NLP Backed by Machine Learning
In contrast, NLP powered by machine learning offers a far more sophisticated approach to language processing:
- Contextual Analysis: Machine learning models can understand the context in which terms are used, reducing the likelihood of errors. For example, they can distinguish between an order to assess a patient’s oxygen saturation versus the application of continuous oxygen as well as also understand if that order for oxygen is reimbursement sensitive given the insurance plan.
- Handling Synonyms and Variations: NLP models trained on medical data can recognize different ways of expressing the same concept, ensuring that all relevant information is captured regardless of the terminology used.

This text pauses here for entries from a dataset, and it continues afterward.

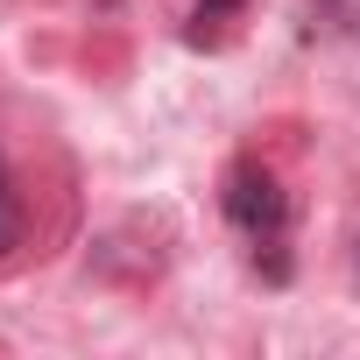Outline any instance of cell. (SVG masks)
<instances>
[{
	"instance_id": "obj_2",
	"label": "cell",
	"mask_w": 360,
	"mask_h": 360,
	"mask_svg": "<svg viewBox=\"0 0 360 360\" xmlns=\"http://www.w3.org/2000/svg\"><path fill=\"white\" fill-rule=\"evenodd\" d=\"M233 15H248V0H198V8H191V43H219L226 29H233Z\"/></svg>"
},
{
	"instance_id": "obj_3",
	"label": "cell",
	"mask_w": 360,
	"mask_h": 360,
	"mask_svg": "<svg viewBox=\"0 0 360 360\" xmlns=\"http://www.w3.org/2000/svg\"><path fill=\"white\" fill-rule=\"evenodd\" d=\"M15 240H22V198L8 184V162H0V255H8Z\"/></svg>"
},
{
	"instance_id": "obj_4",
	"label": "cell",
	"mask_w": 360,
	"mask_h": 360,
	"mask_svg": "<svg viewBox=\"0 0 360 360\" xmlns=\"http://www.w3.org/2000/svg\"><path fill=\"white\" fill-rule=\"evenodd\" d=\"M353 269H360V240H353Z\"/></svg>"
},
{
	"instance_id": "obj_1",
	"label": "cell",
	"mask_w": 360,
	"mask_h": 360,
	"mask_svg": "<svg viewBox=\"0 0 360 360\" xmlns=\"http://www.w3.org/2000/svg\"><path fill=\"white\" fill-rule=\"evenodd\" d=\"M219 205H226V219L255 240V262H269V283H283V276H290V255H283V233H290V191L276 184L262 162H233Z\"/></svg>"
}]
</instances>
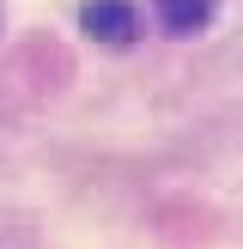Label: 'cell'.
I'll return each mask as SVG.
<instances>
[{"instance_id":"6da1fadb","label":"cell","mask_w":243,"mask_h":249,"mask_svg":"<svg viewBox=\"0 0 243 249\" xmlns=\"http://www.w3.org/2000/svg\"><path fill=\"white\" fill-rule=\"evenodd\" d=\"M79 24L97 36V43H134V36H140V12H134L128 0H85Z\"/></svg>"},{"instance_id":"7a4b0ae2","label":"cell","mask_w":243,"mask_h":249,"mask_svg":"<svg viewBox=\"0 0 243 249\" xmlns=\"http://www.w3.org/2000/svg\"><path fill=\"white\" fill-rule=\"evenodd\" d=\"M152 6H158V24H164L170 36H194L213 18V0H152Z\"/></svg>"}]
</instances>
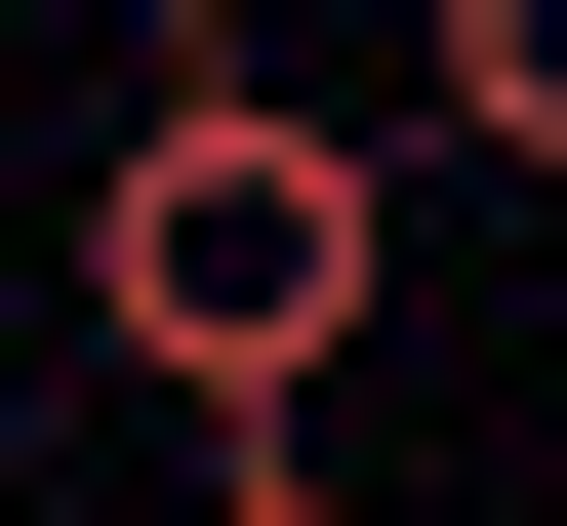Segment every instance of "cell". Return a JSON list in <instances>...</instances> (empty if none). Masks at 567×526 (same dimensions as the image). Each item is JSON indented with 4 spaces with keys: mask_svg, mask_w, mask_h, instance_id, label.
Instances as JSON below:
<instances>
[{
    "mask_svg": "<svg viewBox=\"0 0 567 526\" xmlns=\"http://www.w3.org/2000/svg\"><path fill=\"white\" fill-rule=\"evenodd\" d=\"M365 283H405V163H365L324 82H163V122L82 163V364H122V405H203V486L365 364Z\"/></svg>",
    "mask_w": 567,
    "mask_h": 526,
    "instance_id": "1",
    "label": "cell"
},
{
    "mask_svg": "<svg viewBox=\"0 0 567 526\" xmlns=\"http://www.w3.org/2000/svg\"><path fill=\"white\" fill-rule=\"evenodd\" d=\"M163 526H365V486H324V445H244V486H163Z\"/></svg>",
    "mask_w": 567,
    "mask_h": 526,
    "instance_id": "2",
    "label": "cell"
}]
</instances>
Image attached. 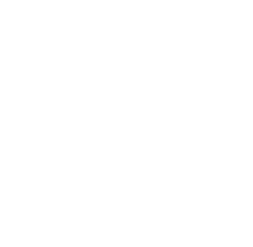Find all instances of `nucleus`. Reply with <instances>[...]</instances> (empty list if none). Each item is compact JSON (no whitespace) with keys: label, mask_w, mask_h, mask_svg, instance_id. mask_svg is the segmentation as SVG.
<instances>
[]
</instances>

- Learning and Adaptation: Machine learning enables NLP systems to continuously improve their performance by learning from new data. As the system processes more clinical information, it becomes better at recognizing patterns and making accurate predictions.

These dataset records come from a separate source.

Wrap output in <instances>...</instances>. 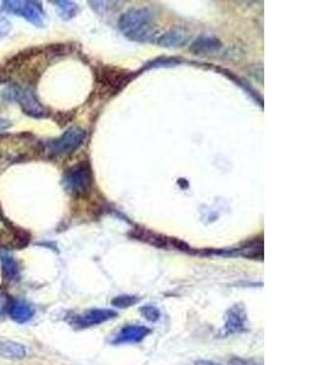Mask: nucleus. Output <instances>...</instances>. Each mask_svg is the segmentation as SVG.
Masks as SVG:
<instances>
[{
    "instance_id": "f257e3e1",
    "label": "nucleus",
    "mask_w": 325,
    "mask_h": 365,
    "mask_svg": "<svg viewBox=\"0 0 325 365\" xmlns=\"http://www.w3.org/2000/svg\"><path fill=\"white\" fill-rule=\"evenodd\" d=\"M120 30L132 41H148L155 34V16L149 9H133L120 18Z\"/></svg>"
},
{
    "instance_id": "f03ea898",
    "label": "nucleus",
    "mask_w": 325,
    "mask_h": 365,
    "mask_svg": "<svg viewBox=\"0 0 325 365\" xmlns=\"http://www.w3.org/2000/svg\"><path fill=\"white\" fill-rule=\"evenodd\" d=\"M63 188L73 198H86L93 186V172L87 162L78 163L68 169L63 179Z\"/></svg>"
},
{
    "instance_id": "7ed1b4c3",
    "label": "nucleus",
    "mask_w": 325,
    "mask_h": 365,
    "mask_svg": "<svg viewBox=\"0 0 325 365\" xmlns=\"http://www.w3.org/2000/svg\"><path fill=\"white\" fill-rule=\"evenodd\" d=\"M0 98L6 101H18V104L20 105L23 113L31 117L44 118L46 116V110L39 104V101L36 99L33 93L23 87L16 86V84L1 87Z\"/></svg>"
},
{
    "instance_id": "20e7f679",
    "label": "nucleus",
    "mask_w": 325,
    "mask_h": 365,
    "mask_svg": "<svg viewBox=\"0 0 325 365\" xmlns=\"http://www.w3.org/2000/svg\"><path fill=\"white\" fill-rule=\"evenodd\" d=\"M86 139V132L81 128H70L58 139L50 140L44 144L49 158H58L75 153Z\"/></svg>"
},
{
    "instance_id": "39448f33",
    "label": "nucleus",
    "mask_w": 325,
    "mask_h": 365,
    "mask_svg": "<svg viewBox=\"0 0 325 365\" xmlns=\"http://www.w3.org/2000/svg\"><path fill=\"white\" fill-rule=\"evenodd\" d=\"M3 8L10 14L18 15L27 20L28 23L34 25L37 27L44 26V13L42 9L41 3L37 1H16V0H6L3 1Z\"/></svg>"
},
{
    "instance_id": "423d86ee",
    "label": "nucleus",
    "mask_w": 325,
    "mask_h": 365,
    "mask_svg": "<svg viewBox=\"0 0 325 365\" xmlns=\"http://www.w3.org/2000/svg\"><path fill=\"white\" fill-rule=\"evenodd\" d=\"M117 316V312L113 311V309L93 308V309L83 312L82 314L73 316L71 324L77 329H87V328H93V326L104 324L108 320L115 319Z\"/></svg>"
},
{
    "instance_id": "0eeeda50",
    "label": "nucleus",
    "mask_w": 325,
    "mask_h": 365,
    "mask_svg": "<svg viewBox=\"0 0 325 365\" xmlns=\"http://www.w3.org/2000/svg\"><path fill=\"white\" fill-rule=\"evenodd\" d=\"M248 330V313L243 305L231 306L226 313V321L223 326V335L241 334Z\"/></svg>"
},
{
    "instance_id": "6e6552de",
    "label": "nucleus",
    "mask_w": 325,
    "mask_h": 365,
    "mask_svg": "<svg viewBox=\"0 0 325 365\" xmlns=\"http://www.w3.org/2000/svg\"><path fill=\"white\" fill-rule=\"evenodd\" d=\"M151 334L149 326L140 324L125 325L113 340V345H134L139 343Z\"/></svg>"
},
{
    "instance_id": "1a4fd4ad",
    "label": "nucleus",
    "mask_w": 325,
    "mask_h": 365,
    "mask_svg": "<svg viewBox=\"0 0 325 365\" xmlns=\"http://www.w3.org/2000/svg\"><path fill=\"white\" fill-rule=\"evenodd\" d=\"M27 357V350L23 343L16 342L13 340L0 338V358L10 361H21Z\"/></svg>"
},
{
    "instance_id": "9d476101",
    "label": "nucleus",
    "mask_w": 325,
    "mask_h": 365,
    "mask_svg": "<svg viewBox=\"0 0 325 365\" xmlns=\"http://www.w3.org/2000/svg\"><path fill=\"white\" fill-rule=\"evenodd\" d=\"M34 313H36L34 307L25 301H14L10 303V318L18 324H25L30 321L34 316Z\"/></svg>"
},
{
    "instance_id": "9b49d317",
    "label": "nucleus",
    "mask_w": 325,
    "mask_h": 365,
    "mask_svg": "<svg viewBox=\"0 0 325 365\" xmlns=\"http://www.w3.org/2000/svg\"><path fill=\"white\" fill-rule=\"evenodd\" d=\"M0 264H1V274L6 281H16L20 278V263L11 255L6 252H0Z\"/></svg>"
},
{
    "instance_id": "f8f14e48",
    "label": "nucleus",
    "mask_w": 325,
    "mask_h": 365,
    "mask_svg": "<svg viewBox=\"0 0 325 365\" xmlns=\"http://www.w3.org/2000/svg\"><path fill=\"white\" fill-rule=\"evenodd\" d=\"M101 81L105 82V84L113 87V88H121V83L126 84L128 81V77L126 73H122L121 71H116V70H104L101 73Z\"/></svg>"
},
{
    "instance_id": "ddd939ff",
    "label": "nucleus",
    "mask_w": 325,
    "mask_h": 365,
    "mask_svg": "<svg viewBox=\"0 0 325 365\" xmlns=\"http://www.w3.org/2000/svg\"><path fill=\"white\" fill-rule=\"evenodd\" d=\"M184 41H186V34L181 31L170 32L158 39V43L163 46H181Z\"/></svg>"
},
{
    "instance_id": "4468645a",
    "label": "nucleus",
    "mask_w": 325,
    "mask_h": 365,
    "mask_svg": "<svg viewBox=\"0 0 325 365\" xmlns=\"http://www.w3.org/2000/svg\"><path fill=\"white\" fill-rule=\"evenodd\" d=\"M59 15L63 20H70L77 14V5L71 1H55Z\"/></svg>"
},
{
    "instance_id": "2eb2a0df",
    "label": "nucleus",
    "mask_w": 325,
    "mask_h": 365,
    "mask_svg": "<svg viewBox=\"0 0 325 365\" xmlns=\"http://www.w3.org/2000/svg\"><path fill=\"white\" fill-rule=\"evenodd\" d=\"M140 297L136 296V295H120L113 298L111 303L113 307H117L121 309H126L129 307L136 306V303L139 302Z\"/></svg>"
},
{
    "instance_id": "dca6fc26",
    "label": "nucleus",
    "mask_w": 325,
    "mask_h": 365,
    "mask_svg": "<svg viewBox=\"0 0 325 365\" xmlns=\"http://www.w3.org/2000/svg\"><path fill=\"white\" fill-rule=\"evenodd\" d=\"M140 314L150 323H156L161 318V312L154 305H144L139 308Z\"/></svg>"
},
{
    "instance_id": "f3484780",
    "label": "nucleus",
    "mask_w": 325,
    "mask_h": 365,
    "mask_svg": "<svg viewBox=\"0 0 325 365\" xmlns=\"http://www.w3.org/2000/svg\"><path fill=\"white\" fill-rule=\"evenodd\" d=\"M9 306V296H8L4 291H0V316L4 314L5 309H6Z\"/></svg>"
},
{
    "instance_id": "a211bd4d",
    "label": "nucleus",
    "mask_w": 325,
    "mask_h": 365,
    "mask_svg": "<svg viewBox=\"0 0 325 365\" xmlns=\"http://www.w3.org/2000/svg\"><path fill=\"white\" fill-rule=\"evenodd\" d=\"M10 30H11V25H10L9 21L5 20V18H1L0 20V38L8 36Z\"/></svg>"
},
{
    "instance_id": "6ab92c4d",
    "label": "nucleus",
    "mask_w": 325,
    "mask_h": 365,
    "mask_svg": "<svg viewBox=\"0 0 325 365\" xmlns=\"http://www.w3.org/2000/svg\"><path fill=\"white\" fill-rule=\"evenodd\" d=\"M11 126H13V124H11V122H10L9 120L0 117V133L6 131V129H9Z\"/></svg>"
},
{
    "instance_id": "aec40b11",
    "label": "nucleus",
    "mask_w": 325,
    "mask_h": 365,
    "mask_svg": "<svg viewBox=\"0 0 325 365\" xmlns=\"http://www.w3.org/2000/svg\"><path fill=\"white\" fill-rule=\"evenodd\" d=\"M195 365H221L213 361H206V359H200V361H195Z\"/></svg>"
}]
</instances>
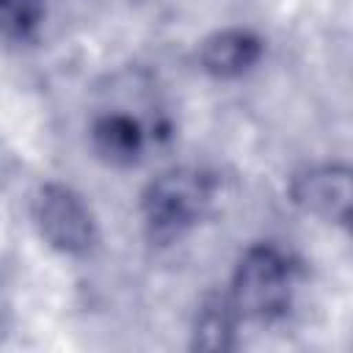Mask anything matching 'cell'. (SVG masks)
Returning a JSON list of instances; mask_svg holds the SVG:
<instances>
[{
    "label": "cell",
    "instance_id": "277c9868",
    "mask_svg": "<svg viewBox=\"0 0 353 353\" xmlns=\"http://www.w3.org/2000/svg\"><path fill=\"white\" fill-rule=\"evenodd\" d=\"M290 199L306 215H314L325 223H347L353 201L350 168L342 163L309 165L292 176Z\"/></svg>",
    "mask_w": 353,
    "mask_h": 353
},
{
    "label": "cell",
    "instance_id": "8992f818",
    "mask_svg": "<svg viewBox=\"0 0 353 353\" xmlns=\"http://www.w3.org/2000/svg\"><path fill=\"white\" fill-rule=\"evenodd\" d=\"M91 146L99 160L116 168L135 165L146 152L143 124L121 110H108L91 121Z\"/></svg>",
    "mask_w": 353,
    "mask_h": 353
},
{
    "label": "cell",
    "instance_id": "7a4b0ae2",
    "mask_svg": "<svg viewBox=\"0 0 353 353\" xmlns=\"http://www.w3.org/2000/svg\"><path fill=\"white\" fill-rule=\"evenodd\" d=\"M226 295L240 320H281L290 312L295 295V265L281 248L270 243L251 245L240 256Z\"/></svg>",
    "mask_w": 353,
    "mask_h": 353
},
{
    "label": "cell",
    "instance_id": "ba28073f",
    "mask_svg": "<svg viewBox=\"0 0 353 353\" xmlns=\"http://www.w3.org/2000/svg\"><path fill=\"white\" fill-rule=\"evenodd\" d=\"M44 0H0V39L28 41L44 25Z\"/></svg>",
    "mask_w": 353,
    "mask_h": 353
},
{
    "label": "cell",
    "instance_id": "5b68a950",
    "mask_svg": "<svg viewBox=\"0 0 353 353\" xmlns=\"http://www.w3.org/2000/svg\"><path fill=\"white\" fill-rule=\"evenodd\" d=\"M265 52L262 39L248 28H221L199 47L201 69L215 80H237L248 74Z\"/></svg>",
    "mask_w": 353,
    "mask_h": 353
},
{
    "label": "cell",
    "instance_id": "6da1fadb",
    "mask_svg": "<svg viewBox=\"0 0 353 353\" xmlns=\"http://www.w3.org/2000/svg\"><path fill=\"white\" fill-rule=\"evenodd\" d=\"M215 176L199 165H174L141 193V212L152 240L171 243L193 229L215 199Z\"/></svg>",
    "mask_w": 353,
    "mask_h": 353
},
{
    "label": "cell",
    "instance_id": "3957f363",
    "mask_svg": "<svg viewBox=\"0 0 353 353\" xmlns=\"http://www.w3.org/2000/svg\"><path fill=\"white\" fill-rule=\"evenodd\" d=\"M30 215L44 243L66 256H85L97 245V218L85 199L69 185H39L30 201Z\"/></svg>",
    "mask_w": 353,
    "mask_h": 353
},
{
    "label": "cell",
    "instance_id": "52a82bcc",
    "mask_svg": "<svg viewBox=\"0 0 353 353\" xmlns=\"http://www.w3.org/2000/svg\"><path fill=\"white\" fill-rule=\"evenodd\" d=\"M240 314L232 306L229 295H210L196 312L193 323V345L204 350H229L234 345Z\"/></svg>",
    "mask_w": 353,
    "mask_h": 353
}]
</instances>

- Streamline Complex Understanding: Advanced NLP systems backed by ML can be integrated with the Electronic Health Record (EHR) and pre-trained with reimbursement sensitive rules unique to a providers insurance environment. This offers clinicians real-time assistance, automatically suggesting information or alerting them to missing details.
Conclusion
The integration of Natural Language Processing (NLP) and Machine Learning (ML) into skilled nursing workflows has the potential to revolutionize clinical data capture and reimbursement processes. By addressing challenges such as manual workflows, a complex multi-payer environment, workforce constraints, and disparate data sources, NLP and ML can bring unprecedented accuracy, efficiency, and compliance to the skilled nursing industry. Moving beyond basic keyword extraction, NLP backed by machine learning offers sophisticated language understanding, contextual analysis, and adaptability that can significantly reduce the administrative burden, minimize errors, and ultimately enhance patient care. As the industry continues to evolve, embracing advanced technologies will be crucial for operators to optimize reimbursement, maintain regulatory compliance, and ensure financial stability while focusing on delivering high-quality care to their residents.